### [PAGE]

Darn it, not the cartoons!
Do you remember the good 'ol days, when a kid could sit around and eat himself into a sugar coma with marshmallow cereal on a Saturday morning, and watch hours of cartoon characters hitting each other with oversize Acme mallots?
Turns out this month that even cartoons aren't safe from the great struggle for souls between the conservative right and the liberal left.
My e-mail box is filled with dire warnings.
First, Dr. James Dobson warns that Sponge Bob has been seen holding hands with his starfish buddy Patrick.
He warns that Sponge Bob, along with other popular cartoon characters, appears in a video being distributed to schools for "We Are Family Day" in March.
Dobson says the cartoon, featuring characters singing to an awful old disco song, is sponsored by an organization that has links to gay groups, and says that unsuspecting kids are being introduced to the lifestyles of homosexuality.
In truth, the video promotes tolerance of diversity, but contains no reference at all to sexual identity. It may be noted, however, that Barney does appear naked.

### [TASK]
List every cartoon character the piece about cartoons mentions by name. The lines that follow come from a separate source unrelated to the piece about cartoons.

### [DATA BLOCK]
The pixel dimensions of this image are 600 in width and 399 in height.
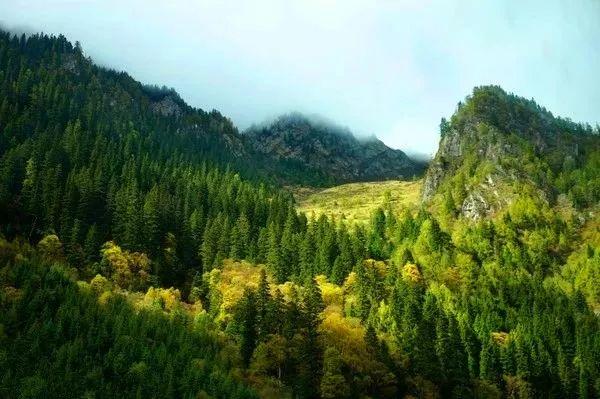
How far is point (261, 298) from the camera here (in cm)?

### [SOLUTION TO THE EXERCISE]
Sponge Bob, Patrick, Barney